CIT chief Ellen Alemany set to receive large bonus from First Citizens merger

Ellen Alemany is set for a big payday if she stays at First Citizens BancShares in Raleigh, N.C., for two years after it buys CIT Group.

The $48 billion-asset First Citizens recently agreed to buy the $61.7 billion-asset CIT, which is based in New York, for $2.2 billion. The deal is expected to close in the first half of 2021. Alemany, CIT's chairman and CEO, is to become First Citizens’ vice chairwoman.

First Citizens, in a Thursday letter to Alemany, committed to pay her a $1 million annual salary and a guaranteed annual bonus of nearly $6.9 million at the end of every 12-month term after the deal closes.

Ellen Alemany will become vice chairman of First Citizens after the $2.2 billion deal closes.
Ellen Alemany will become vice chairman of First Citizens after the $2.2 billion deal closes.

Alemany will also receive a $13 million retention bonus, paid in a lump sum on the second anniversary of the merger’s closing.
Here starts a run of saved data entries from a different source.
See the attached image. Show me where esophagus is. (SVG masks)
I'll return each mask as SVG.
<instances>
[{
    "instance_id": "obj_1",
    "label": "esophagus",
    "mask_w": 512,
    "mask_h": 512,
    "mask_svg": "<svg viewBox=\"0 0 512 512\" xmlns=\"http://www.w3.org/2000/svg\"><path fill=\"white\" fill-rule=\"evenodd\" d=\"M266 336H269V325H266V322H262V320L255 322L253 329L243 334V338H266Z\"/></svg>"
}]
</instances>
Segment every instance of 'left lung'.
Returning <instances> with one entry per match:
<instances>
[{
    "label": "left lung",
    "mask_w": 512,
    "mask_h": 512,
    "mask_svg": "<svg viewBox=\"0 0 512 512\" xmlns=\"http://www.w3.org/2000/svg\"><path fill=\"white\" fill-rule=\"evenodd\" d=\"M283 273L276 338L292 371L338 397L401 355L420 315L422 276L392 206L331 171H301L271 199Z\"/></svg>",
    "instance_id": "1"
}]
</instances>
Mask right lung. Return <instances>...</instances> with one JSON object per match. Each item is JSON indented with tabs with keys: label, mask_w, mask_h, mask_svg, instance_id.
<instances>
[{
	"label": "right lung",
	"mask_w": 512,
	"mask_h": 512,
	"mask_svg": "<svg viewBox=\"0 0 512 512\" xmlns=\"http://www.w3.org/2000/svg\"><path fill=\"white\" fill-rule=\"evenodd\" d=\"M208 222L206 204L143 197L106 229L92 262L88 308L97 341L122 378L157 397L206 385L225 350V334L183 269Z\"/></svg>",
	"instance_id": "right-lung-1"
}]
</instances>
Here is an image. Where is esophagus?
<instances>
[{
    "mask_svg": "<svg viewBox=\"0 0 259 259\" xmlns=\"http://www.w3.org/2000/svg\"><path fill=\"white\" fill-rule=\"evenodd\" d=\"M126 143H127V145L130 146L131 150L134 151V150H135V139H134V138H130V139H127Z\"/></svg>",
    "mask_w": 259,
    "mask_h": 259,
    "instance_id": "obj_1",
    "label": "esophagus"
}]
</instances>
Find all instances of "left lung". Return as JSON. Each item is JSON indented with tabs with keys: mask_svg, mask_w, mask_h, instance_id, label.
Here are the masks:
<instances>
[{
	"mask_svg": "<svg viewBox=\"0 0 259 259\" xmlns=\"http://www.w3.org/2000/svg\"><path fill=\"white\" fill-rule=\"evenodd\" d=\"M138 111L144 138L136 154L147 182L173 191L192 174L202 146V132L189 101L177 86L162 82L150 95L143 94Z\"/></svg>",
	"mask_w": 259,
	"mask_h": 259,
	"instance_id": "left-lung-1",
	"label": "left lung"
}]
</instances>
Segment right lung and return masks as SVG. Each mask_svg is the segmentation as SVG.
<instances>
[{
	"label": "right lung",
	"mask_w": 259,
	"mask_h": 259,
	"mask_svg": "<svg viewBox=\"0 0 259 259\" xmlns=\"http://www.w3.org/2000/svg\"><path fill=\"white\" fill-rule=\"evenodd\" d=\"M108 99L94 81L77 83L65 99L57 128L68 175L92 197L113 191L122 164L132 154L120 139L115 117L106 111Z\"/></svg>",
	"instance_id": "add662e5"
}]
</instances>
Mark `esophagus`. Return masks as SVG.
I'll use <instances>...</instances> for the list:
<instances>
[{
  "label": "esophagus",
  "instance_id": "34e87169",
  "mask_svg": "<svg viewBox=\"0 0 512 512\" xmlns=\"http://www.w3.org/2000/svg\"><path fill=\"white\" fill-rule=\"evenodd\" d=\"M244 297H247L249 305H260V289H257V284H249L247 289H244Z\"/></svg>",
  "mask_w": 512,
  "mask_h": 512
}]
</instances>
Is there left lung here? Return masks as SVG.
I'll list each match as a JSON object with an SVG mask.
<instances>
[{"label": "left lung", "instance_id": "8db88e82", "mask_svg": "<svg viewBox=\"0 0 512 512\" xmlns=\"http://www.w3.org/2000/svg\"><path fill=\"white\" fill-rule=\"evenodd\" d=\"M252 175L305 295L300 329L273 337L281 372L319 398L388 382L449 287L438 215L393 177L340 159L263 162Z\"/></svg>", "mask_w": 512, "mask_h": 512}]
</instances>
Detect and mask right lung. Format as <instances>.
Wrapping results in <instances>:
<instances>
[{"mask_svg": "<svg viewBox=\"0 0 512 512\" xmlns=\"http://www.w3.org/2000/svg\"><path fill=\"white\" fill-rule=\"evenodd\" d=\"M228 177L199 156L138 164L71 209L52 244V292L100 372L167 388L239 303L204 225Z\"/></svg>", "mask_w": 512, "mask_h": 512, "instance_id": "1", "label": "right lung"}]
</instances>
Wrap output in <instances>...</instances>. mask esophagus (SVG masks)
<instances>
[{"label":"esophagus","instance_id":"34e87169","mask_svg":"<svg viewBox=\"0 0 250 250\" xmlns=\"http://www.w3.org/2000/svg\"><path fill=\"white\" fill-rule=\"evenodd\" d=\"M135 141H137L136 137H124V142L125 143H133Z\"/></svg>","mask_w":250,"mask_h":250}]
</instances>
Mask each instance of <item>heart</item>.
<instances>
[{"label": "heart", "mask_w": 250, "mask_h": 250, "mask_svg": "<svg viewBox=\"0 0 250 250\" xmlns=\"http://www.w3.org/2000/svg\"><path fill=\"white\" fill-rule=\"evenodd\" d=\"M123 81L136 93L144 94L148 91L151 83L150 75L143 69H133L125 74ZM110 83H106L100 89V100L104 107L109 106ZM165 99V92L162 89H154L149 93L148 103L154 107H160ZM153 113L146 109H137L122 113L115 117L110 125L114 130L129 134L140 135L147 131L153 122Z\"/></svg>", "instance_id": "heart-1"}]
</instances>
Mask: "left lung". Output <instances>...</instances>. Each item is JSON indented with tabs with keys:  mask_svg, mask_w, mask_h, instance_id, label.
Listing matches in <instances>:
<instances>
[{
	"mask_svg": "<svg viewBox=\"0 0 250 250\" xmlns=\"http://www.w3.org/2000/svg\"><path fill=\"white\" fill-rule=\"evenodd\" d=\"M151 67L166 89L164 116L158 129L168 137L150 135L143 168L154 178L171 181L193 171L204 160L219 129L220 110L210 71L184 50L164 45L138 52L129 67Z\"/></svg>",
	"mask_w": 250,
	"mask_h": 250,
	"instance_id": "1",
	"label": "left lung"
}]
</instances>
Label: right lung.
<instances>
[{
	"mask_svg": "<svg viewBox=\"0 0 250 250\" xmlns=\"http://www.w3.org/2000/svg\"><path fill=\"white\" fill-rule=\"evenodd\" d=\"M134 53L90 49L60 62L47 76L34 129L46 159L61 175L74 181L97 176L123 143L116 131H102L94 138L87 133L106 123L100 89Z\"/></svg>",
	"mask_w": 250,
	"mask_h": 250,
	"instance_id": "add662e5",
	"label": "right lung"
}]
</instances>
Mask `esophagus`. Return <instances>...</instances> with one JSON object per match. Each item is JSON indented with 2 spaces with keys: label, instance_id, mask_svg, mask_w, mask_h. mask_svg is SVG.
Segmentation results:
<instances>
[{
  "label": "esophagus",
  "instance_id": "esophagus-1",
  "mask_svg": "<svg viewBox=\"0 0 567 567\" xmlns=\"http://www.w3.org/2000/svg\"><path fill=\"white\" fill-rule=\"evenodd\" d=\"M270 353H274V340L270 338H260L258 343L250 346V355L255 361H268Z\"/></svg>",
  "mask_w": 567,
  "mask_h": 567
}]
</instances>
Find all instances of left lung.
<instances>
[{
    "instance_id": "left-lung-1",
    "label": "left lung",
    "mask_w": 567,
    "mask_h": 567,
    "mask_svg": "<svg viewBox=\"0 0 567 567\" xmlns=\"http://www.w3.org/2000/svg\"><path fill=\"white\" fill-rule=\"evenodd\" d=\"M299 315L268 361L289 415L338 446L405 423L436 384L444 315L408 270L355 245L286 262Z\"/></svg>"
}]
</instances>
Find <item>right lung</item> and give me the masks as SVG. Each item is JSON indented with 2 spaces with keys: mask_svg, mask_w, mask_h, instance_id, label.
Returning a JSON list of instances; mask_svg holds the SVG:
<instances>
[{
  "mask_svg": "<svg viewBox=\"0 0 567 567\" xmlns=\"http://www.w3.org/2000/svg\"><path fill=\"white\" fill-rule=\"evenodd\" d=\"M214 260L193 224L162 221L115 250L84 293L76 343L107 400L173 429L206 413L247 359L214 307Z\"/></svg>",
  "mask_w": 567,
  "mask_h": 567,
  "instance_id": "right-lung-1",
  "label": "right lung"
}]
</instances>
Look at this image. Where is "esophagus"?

Alemany could receive the money earlier if First Citizens ends her employment without special cause or if she leaves due to disability, death or “for good reason,” the letter said.

The retention bonus was designed to offset any money Alemany would have received under CIT’s employee severance plan.

Alemany also agreed to refrain from working for a competing business, or soliciting First Citizens’ customers, for two years after her employment ends.

The combination of First Citizens and CIT will create a company with assets of $110 billion.